What’s catastrophic about Climategate for those attempting to deny its importance is that the hacked emails reveal a science as broken as Michael Mann’s hockey stick chart which, despite Reid’s protestations, has been shown to misleadingly erase not only a 400-year stretch of warm temperatures (called the Medieval Warm Period), but a more recent little ice age that ended in the mid-1800s as well. No amount of hand-waving can restore the credibility of climate science while holding onto rubbish like that.

Climategate reveals skullduggery the general public can understand: Letters from a tightly-linked clique of scientists reveal they were working in what they repeatedly labeled a “cause” to promote a political agenda.

A Crusade, Not Science

That’s not science; that’s a crusade. When you cherry-pick, discard, nip, tuck and tape disparate bits of data into the most alarming portrayal you can in the name of a “cause,” you’re not engaged in science, but in the production of propaganda.

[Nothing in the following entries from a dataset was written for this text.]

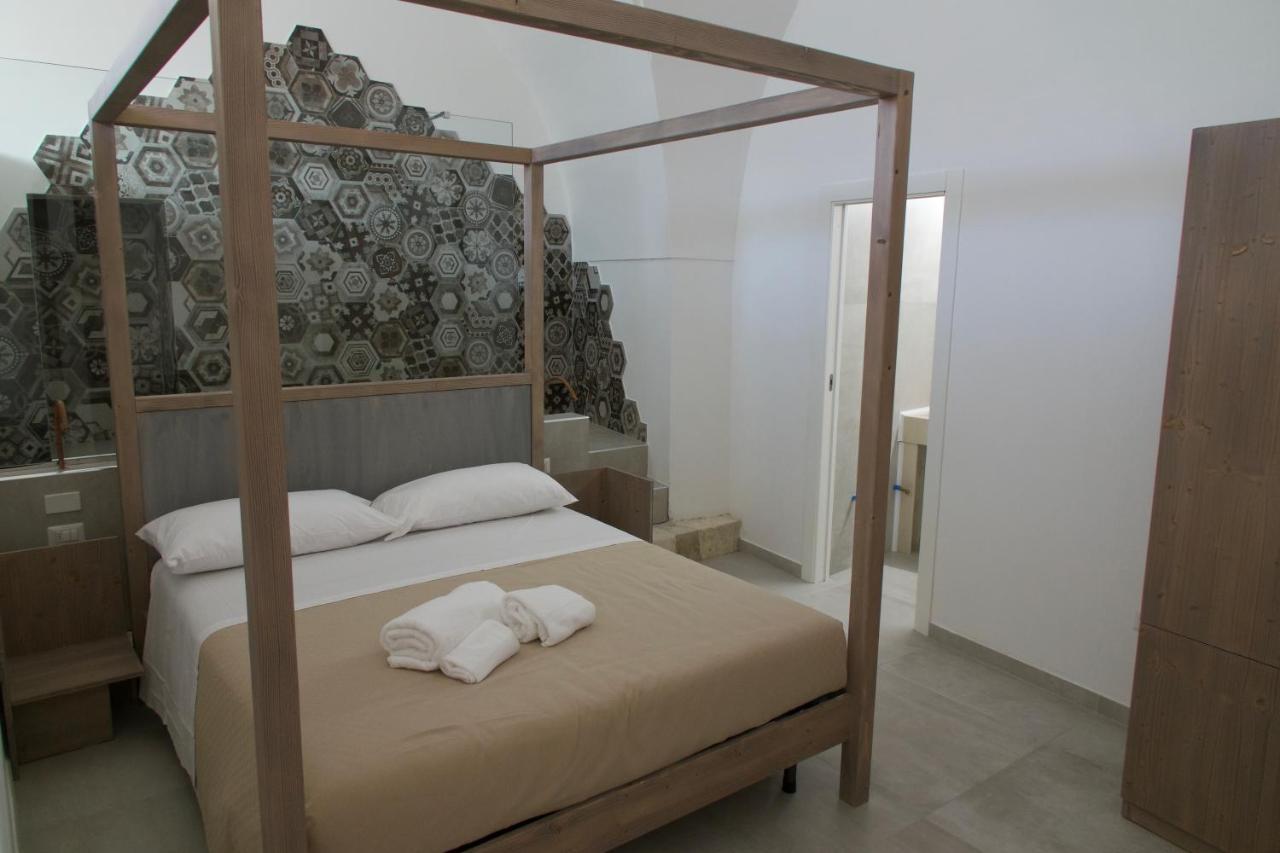 Corte Rovito Rooms & Suites Ugento Εξωτερικό φωτογραφία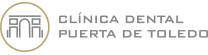 Clínica Dental Puerta de Toledo Madrid logo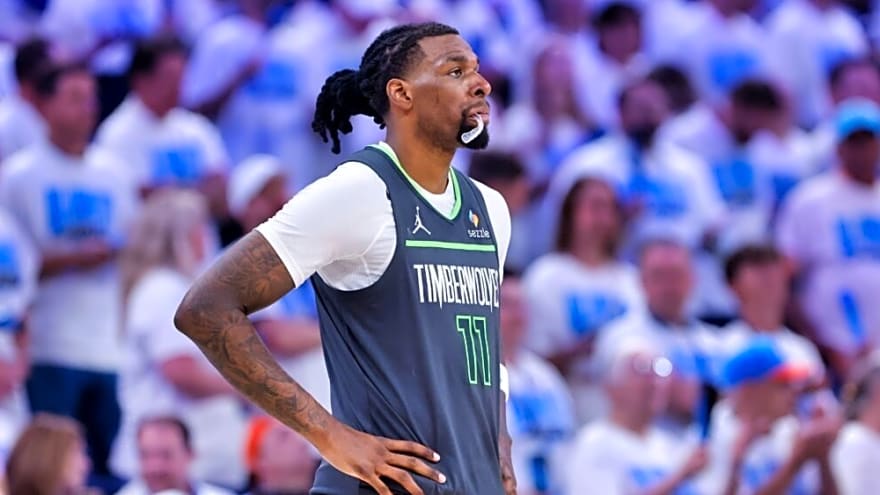 Tony Brothers’ Ejection Call on Naz Reid and Mo Gueye Sends Target Center Into a Frenzy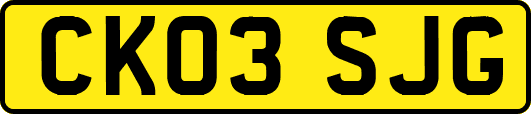 CK03SJG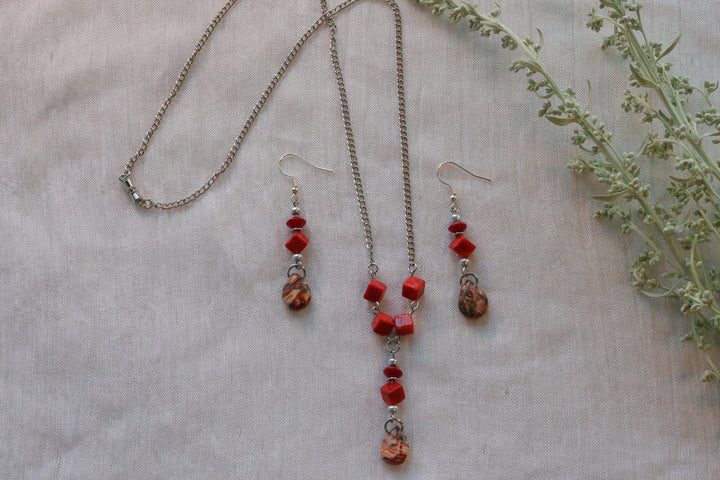 Helen H. Necklace & Earring Sets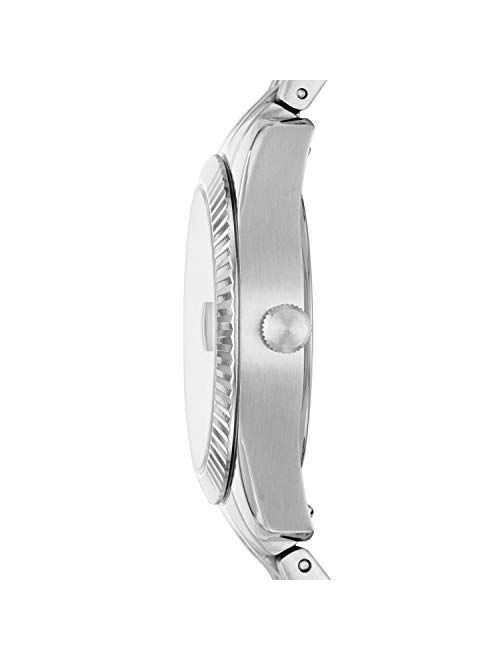 Fossil Women's Scarlette Mini Stainless Steel Quartz Watch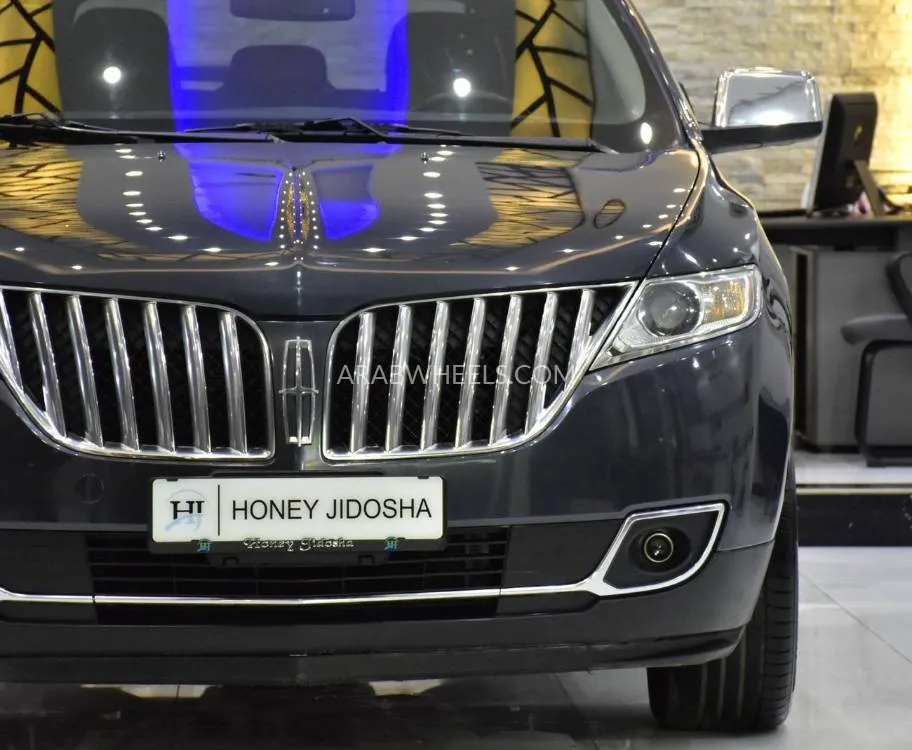Lincoln MKX 2013 for Sale in Dubai Image-4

But this clique didn’t stop there. They also tried to subvert the peer-review process itself. They attempted to prevent global warming skeptics from getting into peer-reviewed journals, then claimed their research wasn’t peer-reviewed so was invalid. It was a convenient circular (and dishonest) way to discredit skeptics.

Remember that CRU was considered the top climate-research community, the source of a vast swath of the information that was funneled into the supposedly “authoritative” reports of the U.N. Intergovernmental Panel on Climate Change.

Cherry-picking in Russia

But a Russian think tank says CRU-compiled climate-temperature records cherry-picked data from only 25 per cent of Russia’s climate-monitoring sites — those closest to urban areas, biased by the urban heat-island effect. The records excluded data from 40 per cent of Russia’s total land mass, which is 12.5 per cent of the Earth’s land mass.

In his recent comments, Reid’s indignation about Climategate went beyond ludicrous. “It is wrong,” he said, “to castigate people for things said in private, and often taken out of context.” He equated the response to Climategate with a “lynch mob.”

Funny, the professor seems to have highly selective indignation; he apparently is unaware of the unremitting attacks on people skeptical of climate science or policy by climate scientists and politicians.

Disrespect for Skeptics

People skeptical of any aspect of climate change have long been called “deniers,” and various luminaries have called for them to be drowned, jailed and tried for crimes against humanity — or for treason against the very earth itself.

As for indignation about the release of private correspondence, where was Reid’s indignation when Greenpeace, looking for something to spin into an incriminating picture, stole skeptic Chris Horner’s trash?

The Climategate scandal erodes the credibility of both the scientists involved and the institution of scientific research.

How About the Truth?

A start could be made: The scientists involved should start by practicing the scientific method: release all data and all assumptions and methods used to process the data at the time of publication and make it available to researchers (even lay researchers) who are outside the clique so the work can be checked. Had the researchers involved in Climategate done this from the beginning, instead of circling their wagons and refusing to allow outsiders to check their work, they would have taken less hectoring. As a bonus for them, Climategate would never have happened.

Former IPCC reviewer Kenneth Green is an adviser to the Frontier Center for Public Policy, (www.fcpp.org) and is a resident scholar at the American Enterprise Institute.